--- Start of Raw data ---

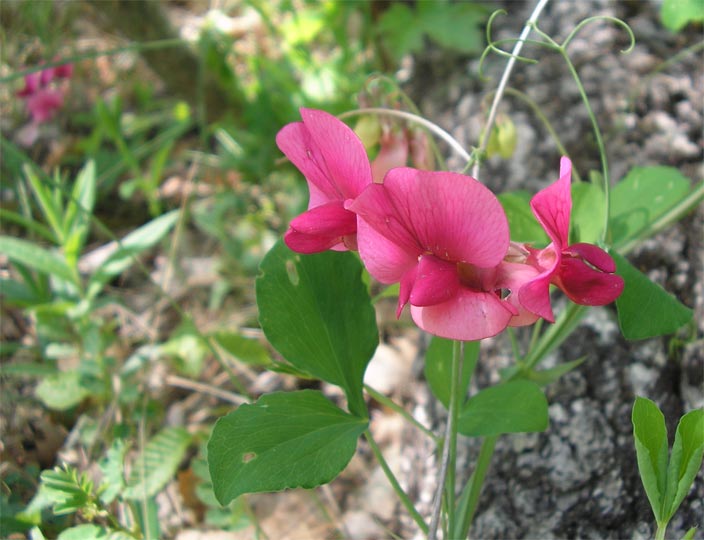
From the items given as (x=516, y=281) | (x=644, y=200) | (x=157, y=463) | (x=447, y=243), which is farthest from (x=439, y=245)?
(x=157, y=463)

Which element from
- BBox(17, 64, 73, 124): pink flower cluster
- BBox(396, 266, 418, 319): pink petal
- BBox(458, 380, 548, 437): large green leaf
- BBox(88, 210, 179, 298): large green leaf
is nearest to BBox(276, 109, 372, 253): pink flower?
BBox(396, 266, 418, 319): pink petal

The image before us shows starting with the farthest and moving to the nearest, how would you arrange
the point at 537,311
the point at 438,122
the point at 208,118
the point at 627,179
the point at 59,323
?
the point at 208,118 → the point at 438,122 → the point at 59,323 → the point at 627,179 → the point at 537,311

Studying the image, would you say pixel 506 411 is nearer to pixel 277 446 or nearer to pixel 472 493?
pixel 472 493

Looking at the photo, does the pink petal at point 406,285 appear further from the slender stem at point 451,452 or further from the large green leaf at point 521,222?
the large green leaf at point 521,222

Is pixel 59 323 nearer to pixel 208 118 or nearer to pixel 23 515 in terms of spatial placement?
pixel 23 515

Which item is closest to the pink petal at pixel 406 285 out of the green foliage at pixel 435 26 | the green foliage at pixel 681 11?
the green foliage at pixel 681 11

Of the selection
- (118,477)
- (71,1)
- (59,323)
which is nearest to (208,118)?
(71,1)
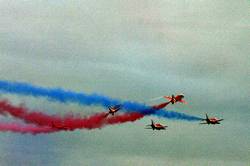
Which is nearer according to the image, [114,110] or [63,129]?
[63,129]

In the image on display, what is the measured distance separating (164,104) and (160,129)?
1657 cm

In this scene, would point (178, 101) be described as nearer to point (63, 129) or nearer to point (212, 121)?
point (212, 121)

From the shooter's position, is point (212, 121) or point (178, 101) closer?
point (178, 101)

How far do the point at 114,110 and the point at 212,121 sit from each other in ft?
120

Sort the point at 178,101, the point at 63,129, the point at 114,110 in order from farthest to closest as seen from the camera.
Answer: the point at 178,101 → the point at 114,110 → the point at 63,129

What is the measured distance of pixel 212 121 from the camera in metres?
172

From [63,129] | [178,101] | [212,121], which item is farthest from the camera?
[212,121]

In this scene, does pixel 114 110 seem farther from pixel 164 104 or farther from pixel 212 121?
pixel 212 121

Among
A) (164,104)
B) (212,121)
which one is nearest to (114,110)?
(164,104)

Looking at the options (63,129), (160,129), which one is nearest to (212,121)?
(160,129)

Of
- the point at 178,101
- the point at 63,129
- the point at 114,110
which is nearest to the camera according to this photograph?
the point at 63,129

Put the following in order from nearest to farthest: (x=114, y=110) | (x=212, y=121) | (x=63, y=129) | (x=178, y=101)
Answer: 1. (x=63, y=129)
2. (x=114, y=110)
3. (x=178, y=101)
4. (x=212, y=121)

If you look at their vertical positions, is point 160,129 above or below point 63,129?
above

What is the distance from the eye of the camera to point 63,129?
5413 inches
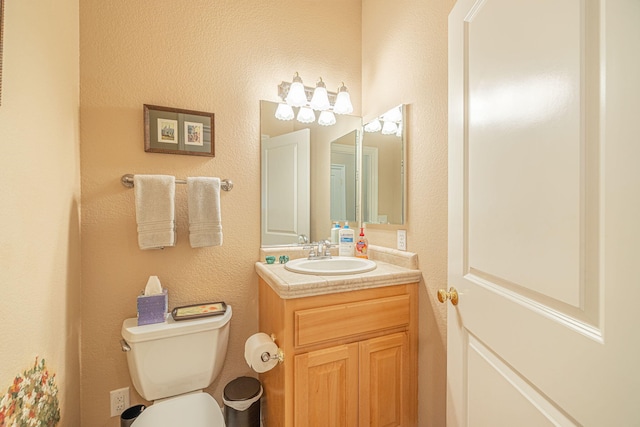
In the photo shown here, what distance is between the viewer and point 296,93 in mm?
1649

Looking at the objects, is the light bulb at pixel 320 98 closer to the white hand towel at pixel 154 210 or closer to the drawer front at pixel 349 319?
the white hand towel at pixel 154 210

--- End of Raw data ---

Exercise task
Reproduce the entire listing above word for word, leaving out the pictures.

Exercise response
From the items given as (x=516, y=281) | (x=644, y=200) | (x=157, y=463) | (x=447, y=243), which is farthest from (x=439, y=245)?
(x=157, y=463)

Which element from
- BBox(17, 64, 73, 124): pink flower cluster
- BBox(396, 266, 418, 319): pink petal
- BBox(458, 380, 548, 437): large green leaf
- BBox(88, 210, 179, 298): large green leaf
is nearest to BBox(276, 109, 372, 253): pink flower?
BBox(396, 266, 418, 319): pink petal

The image before us shows starting with the farthest and moving to the nearest, how would you arrange
the point at 537,311
the point at 438,122
the point at 208,118
the point at 627,179
the point at 59,323
?
the point at 208,118 → the point at 438,122 → the point at 59,323 → the point at 627,179 → the point at 537,311

Studying the image, would you say pixel 506 411 is nearer to pixel 277 446 or nearer to pixel 472 493?
pixel 472 493

Looking at the photo, does the pink petal at point 406,285 appear further from the slender stem at point 451,452 or further from the large green leaf at point 521,222?
the large green leaf at point 521,222

Is pixel 59 323 nearer to pixel 208 118 or nearer to pixel 23 515 in terms of spatial placement?
pixel 23 515

Which item is closest to the pink petal at pixel 406 285 out of the green foliage at pixel 435 26 | the green foliage at pixel 681 11?
the green foliage at pixel 681 11

Of the selection
- (118,477)
- (71,1)
- (59,323)
which is nearest to (208,118)?
(71,1)
Which is nearer according to the image, [114,110] or [63,129]?
[63,129]

In the image on display, what is the measured distance separating (164,104) and (160,129)?
1657 cm

In this scene, would point (178, 101) be described as nearer to point (63, 129) or nearer to point (212, 121)?
point (212, 121)

From the shooter's position, is point (212, 121) or point (178, 101) closer?
point (178, 101)

How far do the point at 114,110 and the point at 212,121 sit from each other in ft?
120

Sort the point at 178,101, the point at 63,129, the point at 114,110 in order from farthest to closest as seen from the camera.
Answer: the point at 178,101 → the point at 114,110 → the point at 63,129

What is the measured distance of pixel 212 121 from the camera in metres?
172

From [63,129] | [178,101] | [212,121], which item is farthest from the camera?
[212,121]

In this scene, does pixel 114 110 seem farther from pixel 164 104 or farther from pixel 212 121?
pixel 212 121

Among
A) (164,104)
B) (212,121)
which one is nearest to (114,110)?
(164,104)

Looking at the options (63,129), (160,129), which one is nearest to (212,121)?
(160,129)

Of
- the point at 178,101
- the point at 63,129
- the point at 114,110
which is nearest to the camera according to this photograph?
the point at 63,129

Put the following in order from nearest to farthest: (x=114, y=110) | (x=212, y=121) | (x=63, y=129) | (x=178, y=101)
Answer: 1. (x=63, y=129)
2. (x=114, y=110)
3. (x=178, y=101)
4. (x=212, y=121)

If you look at their vertical positions, is point 160,129 above or below point 63,129?
above

What is the distance from the eye of the camera to point 63,129?
5413 inches
In the photo shown here, what distance is between the viewer and point 296,93 in mm?
1649

Looking at the objects, is the light bulb at pixel 320 98 closer to the white hand towel at pixel 154 210 or closer to the drawer front at pixel 349 319?
the white hand towel at pixel 154 210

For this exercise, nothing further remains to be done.